The destination for history

Animal folk tales of Britain and Ireland


The scope for my latest book ensured a bountiful story harvest gathered from five countries, rich with their variety of cultures and habitats.

As a performing oral storyteller, I chose much of the material from our vast lore of oral literature – traditional tales – which I have told and have heard from other storytellers. The greater quest for me, therefore, was to fill the gaps as that animal procession bounded, flew, crawled and swam past my mind’s eye. Where were the stories about badgers, now our largest carnivore, and why were there so few about wolves or bears, iconic in our psyche since the ice age?

Unsurprisingly, the most easily found stories come from our comparatively recent, settled past. These are the tales of farmers, fishers and hunters riding over a tamed land. The older, wilder tales come from the places furthest from the ‘home counties’ - perhaps pushed there as our ancestors once were by the tides of conquest – and from Ireland where recent conquest has been but a thin layer over invasions so distant that they are only remembered in mythology.

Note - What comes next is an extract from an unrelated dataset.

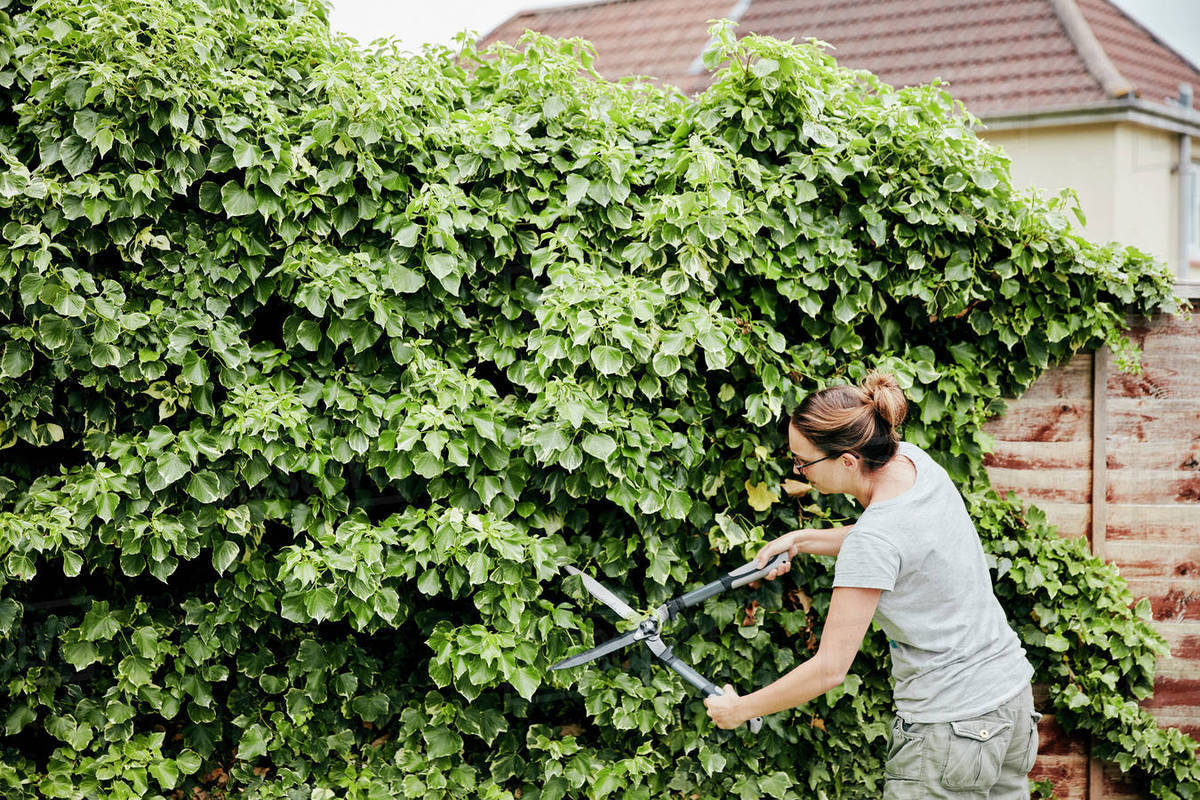 A Woman Using Shears To Cut Back A Climbing Plant Growing Up Over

As I remembered, wrote and researched, patterns seemed to emerge – always a danger in a storyteller as our training allows us to see connections anywhere, stitching random elements into intricate designs. In the chapter entitled ‘Field and Farm’, the domesticated animals are the subject of our interest because we depend upon them and use them. There is an uneasy space where the untamed and domesticated meet. This tension is explored in ‘Wolf and Fox, Enemies of  Old’, and ‘The Black Fox’, found in the chapter entitled ‘Running Wild’. Stories being mirrors to our world, ‘dumb beasts’ are sometimes given human characteristics and behaviours, and as such they rarely give a flattering impression of their subjugators. In the entire collection of 67 tales there is only one in which an animal, unprovoked, wreaks harm on humans. ‘The Otter King’, in the chapter entitled ‘Making Waves’, is a more than vicious and malevolent beast. In these days of celebrating the return of otters to our cleaner waterways, he will not sit well with conservationists. During the first book launch, when I told this story for the first time in 25 years, I needed to acknowledge this. As entry to the evening was by donation, we all decided to give what was collected to the nearest otter sanctuary!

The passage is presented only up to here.